Certainly the Bullmastiff cannot be the Iditarod trotter. That is, the lighterweight, long-distance trotting engine that travels in a relatively straight line from point A to point B. Rather, his ancestors might have trotted in large circles, gradually combing the estate lands further afield from the starting point until a thief was detected, then employing the rocketing speed for the final knockdown and pin. And without doubt, as he maneuvered his circles throughout the area, his methodical trot would have given way to walks while pursuing a scent or lightly loping onward when the current area was devoid of interest.
Certainly, a sturdy body and substantial form carried on good legs would have been a great asset, allowing the dog to work efficiently. Combine this outward appearance with a splendid mind that included ambition, courage, loyalty, tenacity and fearlessness, and the end result is a synchronized, intelligent canine. 
As the Bullmastiff was fashioned from austere beginnings, it was imperative that he retain these original characteristics so that the night-dog tradition did not vanish in subsequent years. The Mastiff and Bulldog combination of that era combined the courage and bulk of the former with the confidence and resolve of the latter. The end result was a unique and quite exceptional dog. With the development and writing of the blueprint (standard), early admirers determined that his legacy not be lost. Thusly the present-day Bullmastiff standards demand sound structure, powerful body, a tractable temperament and that magnificent blocky head that is the crowning glory.
Without doubt, the subtle changes from night dog to purebred dog are apparent. Size has likely increased, and attention to structural detail is paramount. He is a large, imposing guard dog that must be a functional, all-encompassing unit. This is no soft, demure fur kid, but rather a majestic protector and companion. The standards use such phrases as “sound and active,” “movement indicates power and a sense of purpose,” gait “free smooth, and powerful” or “free, balanced and vigorous.” These descriptions of movement originate from the standards of three different countries.

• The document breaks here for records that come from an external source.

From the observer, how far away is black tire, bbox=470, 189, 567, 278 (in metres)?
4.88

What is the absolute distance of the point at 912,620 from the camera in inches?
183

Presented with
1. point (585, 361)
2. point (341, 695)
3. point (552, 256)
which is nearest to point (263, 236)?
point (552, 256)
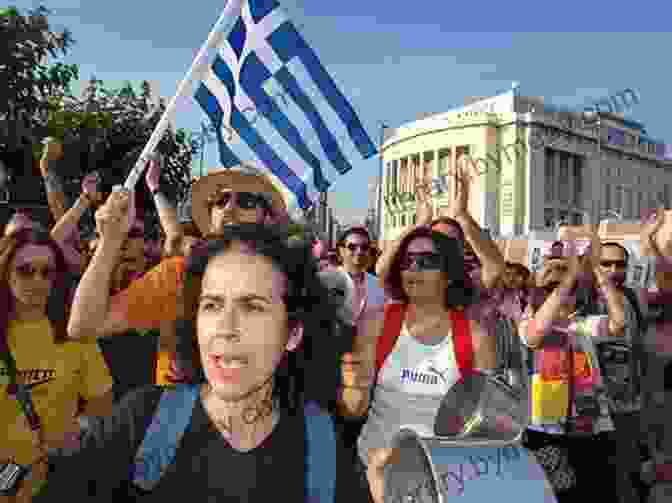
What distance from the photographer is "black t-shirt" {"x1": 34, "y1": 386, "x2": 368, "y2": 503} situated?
1532 mm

In each instance, it is obvious that the Bullmastiff must be an effective trotter, capable of covering the ground smoothly and easily. Further, the massive muscling in the hindquarters enables him to burst into a full gallop in an instant, turn on a dime and propel himself into the air if required. Who among us as owners has not witnessed this amazing ability?  

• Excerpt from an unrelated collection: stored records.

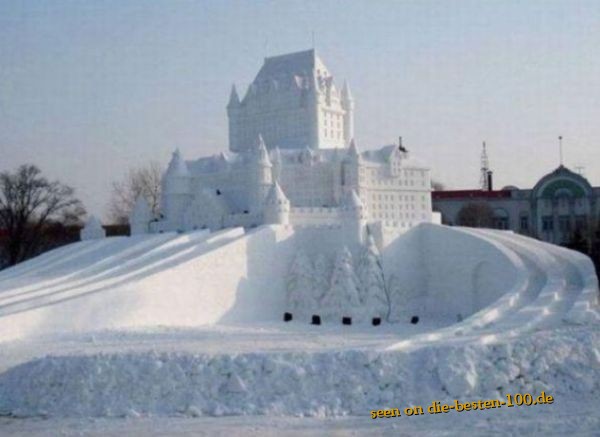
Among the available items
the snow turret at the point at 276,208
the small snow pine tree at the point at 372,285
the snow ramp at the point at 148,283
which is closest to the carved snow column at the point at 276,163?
the snow turret at the point at 276,208

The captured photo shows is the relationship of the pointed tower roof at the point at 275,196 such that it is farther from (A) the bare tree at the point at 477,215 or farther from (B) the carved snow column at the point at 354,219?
(A) the bare tree at the point at 477,215

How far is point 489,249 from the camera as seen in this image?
1230 inches

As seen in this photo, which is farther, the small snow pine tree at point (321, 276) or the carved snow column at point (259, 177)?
the carved snow column at point (259, 177)

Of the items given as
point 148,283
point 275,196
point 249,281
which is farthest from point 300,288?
point 148,283

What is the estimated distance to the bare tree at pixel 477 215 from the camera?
61062 millimetres

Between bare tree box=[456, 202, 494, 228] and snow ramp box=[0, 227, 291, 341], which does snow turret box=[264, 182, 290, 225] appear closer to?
snow ramp box=[0, 227, 291, 341]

When he is right, the Bullmastiff displays all of the unmistakable distinctiveness of the night dog. The written standards have allowed for traits, style, structure and behavior to be emphasized, thus reinforcing an English tradition born of necessity. We current caregivers must not waver from the blueprint for personal reasons or vain ideals. To do so tarnishes the very reason for the Bullmastiff’s existence. While he may never see a poacher, still history tells us that this was his beginning, and to that end the modern Bullmastiff is a reflection of his heritage.